Few more properties

$\textbf{Hint for product of 2 odd primes}$

Let $p$ and $q$ be odd primes,

$(p-1)(q-1) > 2$

$pq > p+q+1$

Proof that a prime power can't be a perfect number:

Let $p$ be a prime number. If $p^n$ were a perfect number [ $n$ is an integer greater than $0$ ], then $1+p^2+p^3+\cdots p^{n-1}$ would be equal to $p$ .

In other words, $\dfrac{p^n-1}{p-1}=p^n$

Or, $p^n(2-p)=1$ .

But this is impossible since the absolute value of the left hand side is clearly greater than $1$ .

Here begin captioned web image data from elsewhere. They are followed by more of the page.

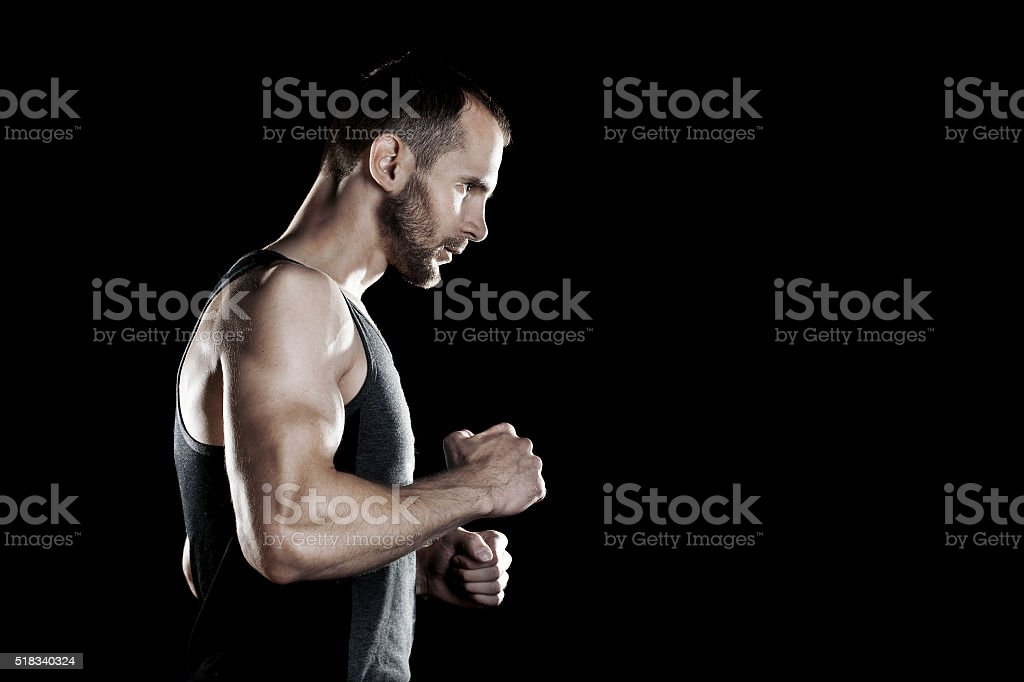 muscular man,  clasps hands in  fist, black background, place for stock photo
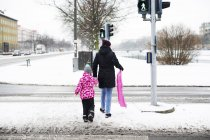 Woman and daughter with sled — Stock Photo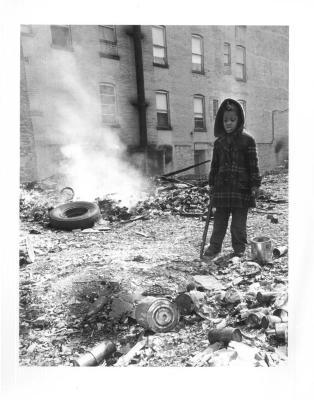 Boy among building rubble in the Bronx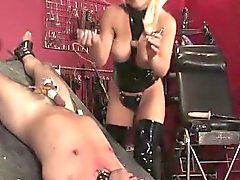 Busty femdom fucking a subs ass with a dildo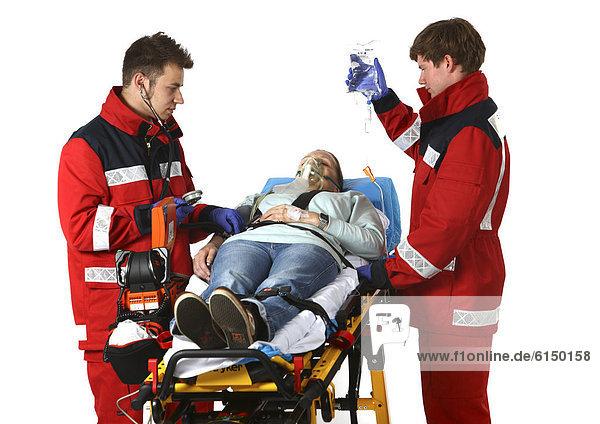 Rettungssanitäter kleidung  auf fahrbarer Krankentrage, bekommt eine Infusion, Berufsfeuerwehr ...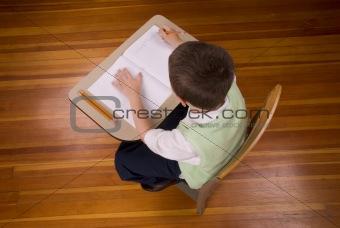 Boy writting at school desk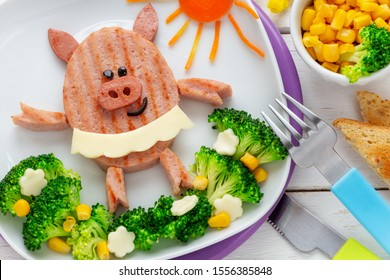 Fun Food for Kids - cute smiling ballerina pig made of a ham hamburger garnished with with broccoli florets,  sweet corn and cheese flowers. Healthy dinner for children concept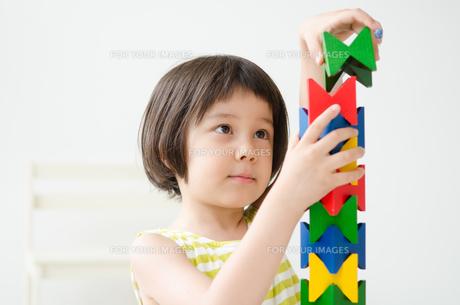 知育おもちゃで真剣に遊ぶ女の子 FYI01077507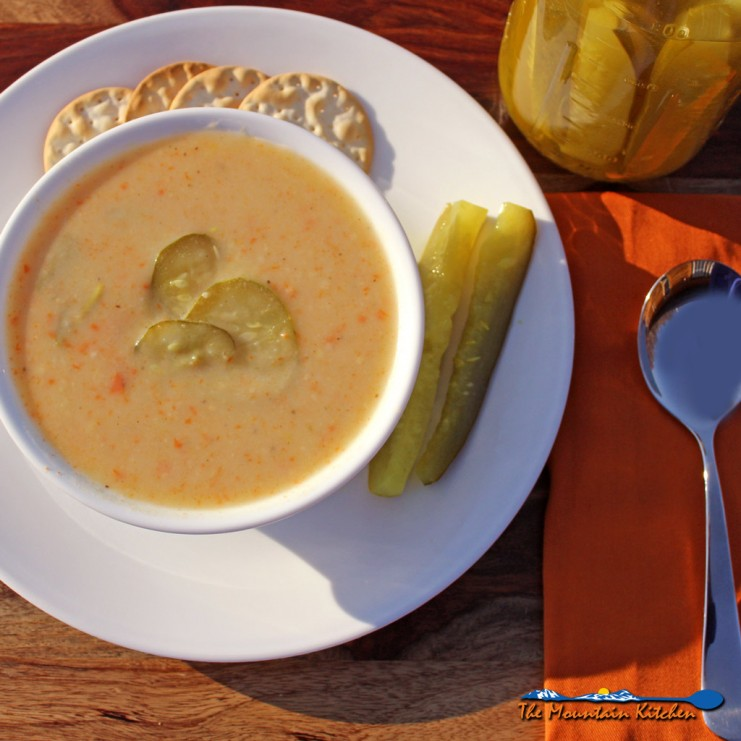 dill pickle soup in bowl on a plate with pickles and crackers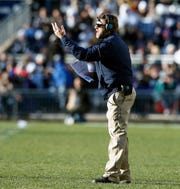 Penn State defensive coordinator Brent Pry motions to his players during a timeout against Wisconsin in the second half of an NCAA college football game in State College, Pa., Saturday, Nov. 10, 2018. Penn State won 22-10.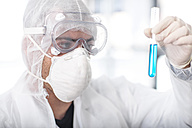 Scientist working in lab holding a test tube - ZEF14588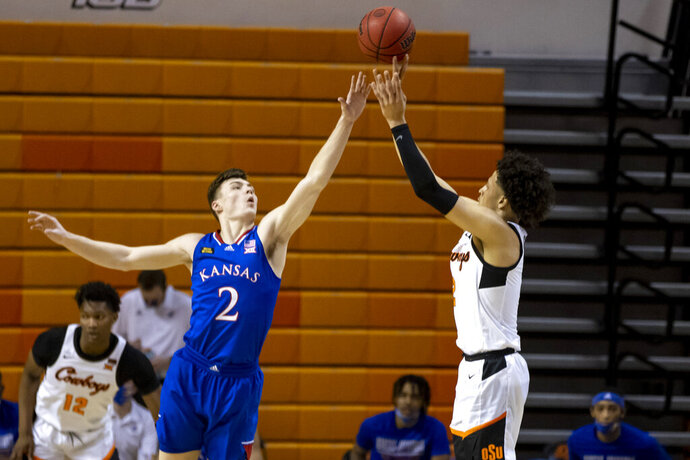 Oklahoma State's Cade Cunningham shoots over Kansas' Christian Braun during the first half of an NCAA college basketball game in Stillwater, Okla., Tuesday, Jan. 12, 2021. (AP Photo/Mitch Alcala)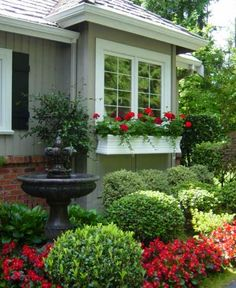 classy what to plant in front of house. Window Box  Curb Appeal WIndow boxes are always a great addition on ANY house Nice flower bed with red accents birdbath and window 13 Tips For Landscaping On A Budget Yards Budgeting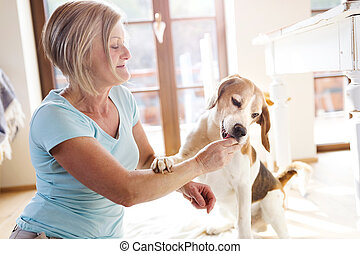 Senior woman with her dog - Senior woman with dog inside of...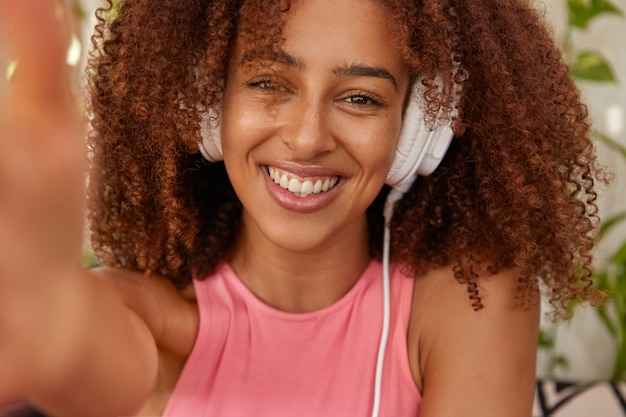 Cropped image of glad mixed race black woman with crisp hair, makes selfie portrait, listens audio track in headphones, being in high spirit, has spare time afer classes, enjoys exciting audio book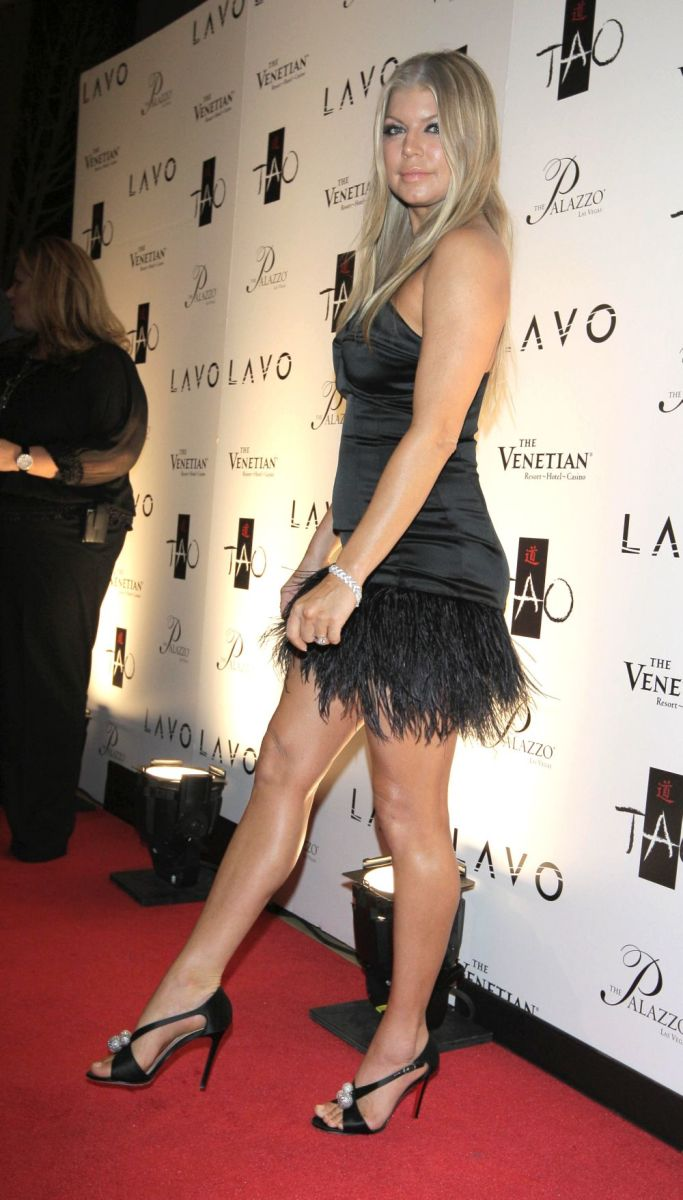 Fergie in a little black dress and high heels at a hotel opening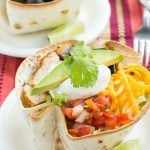 This recipe for healthy chicken taco salad is marinated and grilled chicken with shredded lettuce, creamy cilantro dressing and your favorite taco toppings, all inside a baked tortilla shell.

Proof of a Perfect Number cannot be a Perfect Square

Since we know that $\displaystyle \sum_{i=1}^k \frac{1}{d_i} =2$ for any perfect number where $d_i$ is a divisor of the number [ $k$ is the number of divisors].

We know that we can pair them in such a way that for some $m,n$ $\frac{1}{d_m} + \frac{1}{d_n} = \frac{d_m + d_n}{n}$ .

A property of perfect squares is that they always have odd number of divisors.

So, for any perfect square, we can write that $\displaystyle \sum_{i=1}^k \frac{1}{d_i} =\frac{\displaystyle \sum_{i=1}^k d_i - \sqrt{n}}{n} + \frac{1}{\sqrt{n}}$

So, if that number were a perfect number then we could say that $\displaystyle \sum_{i=1}^k \frac{1}{d_i} =\frac{2n - \sqrt{n}}{n} + \frac{1}{\sqrt{n}}$

Or, $2 = \frac{2n - \sqrt{n}}{n} + \frac{1}{\sqrt{n}}$

Or, $2n -1= 2n\sqrt{n}$

But, the L.S of the equation is odd when the R.S is even.

So, it is a contradiction and thus a perfect number cannot be a perfect square.